Add 14 litres of mash water to your mashing vessel and raise it to 66C. Add 10ml of AMS water treatment into the water. If necessary, you can raise the water temperature a few degrees above the mash temperature (strike point) to compensate for any initial temperature drop when grains are added. Empty the grains into the water slowly, stirring continuously to ensure there are no dry pockets – a thick porridge-like consistency should be achieved. Mash for the time specified (see table above), keeping close attention to the temperature. Remember, any more than 2 ˚C either way may cause the beer to taste different.

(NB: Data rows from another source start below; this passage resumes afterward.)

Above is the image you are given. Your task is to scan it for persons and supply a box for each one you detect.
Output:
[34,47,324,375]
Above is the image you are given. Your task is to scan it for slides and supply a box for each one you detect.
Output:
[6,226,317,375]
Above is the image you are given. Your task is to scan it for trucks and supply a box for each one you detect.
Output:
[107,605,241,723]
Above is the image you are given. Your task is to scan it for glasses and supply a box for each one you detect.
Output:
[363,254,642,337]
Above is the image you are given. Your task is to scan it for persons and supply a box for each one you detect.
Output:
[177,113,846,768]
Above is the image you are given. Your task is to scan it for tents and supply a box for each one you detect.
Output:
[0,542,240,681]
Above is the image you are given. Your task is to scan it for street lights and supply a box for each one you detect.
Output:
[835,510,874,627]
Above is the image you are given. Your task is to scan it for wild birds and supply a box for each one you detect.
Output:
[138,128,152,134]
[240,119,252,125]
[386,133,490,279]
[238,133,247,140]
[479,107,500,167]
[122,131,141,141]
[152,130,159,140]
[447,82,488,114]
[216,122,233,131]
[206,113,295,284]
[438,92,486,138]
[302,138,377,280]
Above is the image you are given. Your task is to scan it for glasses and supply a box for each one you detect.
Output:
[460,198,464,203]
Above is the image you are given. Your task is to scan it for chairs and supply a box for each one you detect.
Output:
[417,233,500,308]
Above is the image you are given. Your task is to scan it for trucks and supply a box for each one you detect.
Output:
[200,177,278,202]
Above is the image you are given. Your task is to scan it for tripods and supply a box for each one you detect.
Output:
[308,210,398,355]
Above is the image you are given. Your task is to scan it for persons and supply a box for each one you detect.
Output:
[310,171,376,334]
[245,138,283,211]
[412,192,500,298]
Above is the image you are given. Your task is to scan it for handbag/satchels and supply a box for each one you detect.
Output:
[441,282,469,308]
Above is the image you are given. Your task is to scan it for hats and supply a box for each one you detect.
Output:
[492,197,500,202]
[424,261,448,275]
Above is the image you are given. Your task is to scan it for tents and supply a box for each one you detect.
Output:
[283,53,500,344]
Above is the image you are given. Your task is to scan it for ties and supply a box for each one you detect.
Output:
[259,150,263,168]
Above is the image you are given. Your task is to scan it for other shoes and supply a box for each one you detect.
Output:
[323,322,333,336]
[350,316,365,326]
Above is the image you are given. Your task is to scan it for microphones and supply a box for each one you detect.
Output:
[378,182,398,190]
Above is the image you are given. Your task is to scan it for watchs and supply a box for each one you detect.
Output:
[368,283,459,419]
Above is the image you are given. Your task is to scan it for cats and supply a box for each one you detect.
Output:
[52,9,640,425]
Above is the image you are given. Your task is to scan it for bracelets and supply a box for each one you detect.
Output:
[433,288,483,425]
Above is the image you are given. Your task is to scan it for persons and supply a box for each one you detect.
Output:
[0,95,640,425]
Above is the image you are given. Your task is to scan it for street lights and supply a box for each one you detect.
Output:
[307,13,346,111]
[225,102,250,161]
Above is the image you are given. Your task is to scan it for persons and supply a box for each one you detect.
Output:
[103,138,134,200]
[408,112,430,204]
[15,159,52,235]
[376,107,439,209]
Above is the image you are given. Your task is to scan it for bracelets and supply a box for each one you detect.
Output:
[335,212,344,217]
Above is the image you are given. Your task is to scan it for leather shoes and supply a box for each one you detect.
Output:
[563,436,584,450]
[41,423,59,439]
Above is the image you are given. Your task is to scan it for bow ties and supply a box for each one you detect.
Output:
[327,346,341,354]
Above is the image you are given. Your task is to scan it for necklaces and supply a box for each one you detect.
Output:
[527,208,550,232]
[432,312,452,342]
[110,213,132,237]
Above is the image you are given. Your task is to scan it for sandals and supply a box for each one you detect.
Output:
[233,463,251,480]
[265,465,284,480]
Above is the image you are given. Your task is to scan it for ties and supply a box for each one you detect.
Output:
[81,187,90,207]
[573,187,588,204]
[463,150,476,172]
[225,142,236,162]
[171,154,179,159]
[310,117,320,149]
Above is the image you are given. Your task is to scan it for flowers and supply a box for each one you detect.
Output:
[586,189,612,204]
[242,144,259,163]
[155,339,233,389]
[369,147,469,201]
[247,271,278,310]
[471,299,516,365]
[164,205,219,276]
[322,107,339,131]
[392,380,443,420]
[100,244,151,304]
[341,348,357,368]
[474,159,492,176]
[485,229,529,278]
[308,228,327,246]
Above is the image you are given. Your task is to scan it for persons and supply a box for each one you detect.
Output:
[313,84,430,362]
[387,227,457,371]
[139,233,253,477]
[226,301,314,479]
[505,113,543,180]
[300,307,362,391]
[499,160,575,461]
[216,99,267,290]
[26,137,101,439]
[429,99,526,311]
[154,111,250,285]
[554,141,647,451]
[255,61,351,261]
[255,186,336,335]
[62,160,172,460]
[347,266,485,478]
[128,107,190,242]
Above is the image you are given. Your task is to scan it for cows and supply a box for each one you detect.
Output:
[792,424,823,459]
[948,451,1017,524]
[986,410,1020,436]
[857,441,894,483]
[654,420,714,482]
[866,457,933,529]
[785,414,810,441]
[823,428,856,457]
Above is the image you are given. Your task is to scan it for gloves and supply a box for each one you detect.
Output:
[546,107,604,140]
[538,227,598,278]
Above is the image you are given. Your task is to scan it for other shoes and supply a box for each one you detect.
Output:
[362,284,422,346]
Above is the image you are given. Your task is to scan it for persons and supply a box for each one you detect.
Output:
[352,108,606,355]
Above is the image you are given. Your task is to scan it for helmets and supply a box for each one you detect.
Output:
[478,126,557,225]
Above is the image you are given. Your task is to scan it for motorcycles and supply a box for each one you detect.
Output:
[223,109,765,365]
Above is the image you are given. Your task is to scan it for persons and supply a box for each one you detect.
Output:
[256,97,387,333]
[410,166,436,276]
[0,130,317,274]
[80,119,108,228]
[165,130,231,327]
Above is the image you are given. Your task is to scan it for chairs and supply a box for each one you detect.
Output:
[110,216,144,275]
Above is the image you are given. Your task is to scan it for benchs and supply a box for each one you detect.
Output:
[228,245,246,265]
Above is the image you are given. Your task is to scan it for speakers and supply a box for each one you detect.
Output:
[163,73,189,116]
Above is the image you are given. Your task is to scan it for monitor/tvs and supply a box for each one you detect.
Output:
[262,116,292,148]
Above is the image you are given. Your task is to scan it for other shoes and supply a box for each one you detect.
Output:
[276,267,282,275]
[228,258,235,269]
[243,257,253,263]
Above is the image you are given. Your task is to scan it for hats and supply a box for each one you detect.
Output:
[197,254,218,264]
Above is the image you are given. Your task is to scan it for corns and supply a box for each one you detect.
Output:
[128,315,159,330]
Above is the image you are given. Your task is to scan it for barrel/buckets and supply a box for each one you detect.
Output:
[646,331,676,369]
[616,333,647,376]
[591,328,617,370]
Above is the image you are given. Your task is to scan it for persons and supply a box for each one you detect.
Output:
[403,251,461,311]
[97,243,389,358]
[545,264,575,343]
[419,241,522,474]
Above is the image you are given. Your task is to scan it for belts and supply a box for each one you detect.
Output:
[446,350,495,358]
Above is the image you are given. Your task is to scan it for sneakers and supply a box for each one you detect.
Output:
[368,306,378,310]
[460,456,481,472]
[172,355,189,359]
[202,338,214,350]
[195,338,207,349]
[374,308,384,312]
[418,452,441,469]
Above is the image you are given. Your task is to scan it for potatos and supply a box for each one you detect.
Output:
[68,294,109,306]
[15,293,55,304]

Near the end of the mash process, heat up 17 litres of sparge water at a 76C temperature. Once the mash process is complete you will need to drain the liquid (Wort) away from the grains. If using an all-in-one brewing system, lift the inner basket up and lock it in position. For other approaches, strain the Wort through a grain bag into another bucket. Now slowly and carefully rinse the grains with the sparge water. Do not rush this process as you must avoid disturbing the grains. The mash bed will act as a filter to allow sugars to be rinsed through (known as Sweet Wort) and starch left behind. Once the grains have been rinsed, they can be discarded and make excellent garden mulch.
The collected Sweet Wort must now be boiled for 6o minutes. Add the Cascade (bittering) hops at the start of the boil process. Approximately 10 minutes into the boil, a green scum/film should appear on the surface. This indicates that the hot break point has been achieved and proteins have started to coagulate. Skim the film off and discard it. Then add the Cascade (flavouring) hops and 1/2 Britewort tablet 45 minutes into the boil. At the end of the boil time leave for 10 minutes then add the Citra (aroma) hops and leave for a further 10 minutes with the boiler switched off (this part of the process is known as flameout). The temperature should be around 90˚C. After 10 minutes cool the Wort as quickly as possible. A Wort Chiller is ideal for this process and ensures a rapid cold breakpoint is achieved (proteins fall out as sediment) and will help to clear the beer.
Bring the Wort to the correct temperature for the yeast supplied (Safale 04 recommended temperature is 18-24C). Once reached, add the Pure Brew and stir vigorously to aerate the brew then add the yeast. Fit a lid & airlock and leave to ferment at the temperature stated on the yeast sachet, until the final specific gravity is reached. Fermentation usually will take 7-14 days. If a hydrometer reading is constant for two days, then this is a further indication that fermentation has been completed. At this stage add the Starbrite Beer Finings and leave in a cooler place for a further 2 days. You can then proceed to the bottling/kegging stage.
The beer should now be siphoned into a barrel or bottles and sugar added (1 or 2 carbonation drops for each bottle or 4 oz/100g sugar to a barrel). Secure caps, and store in a warm place around 24C/75F for 5-7 days. The beer should then be left to clear and mature in a cool place for a minimum of three weeks. If using Cornelius-style steel kegs then instead of priming with sugar, beer should be left to clear for a minimum of 7 days, then siphoned into the keg and force carbonated. Your beer will continue to mature, so if you can resist drinking it for a further few weeks the taste will improve.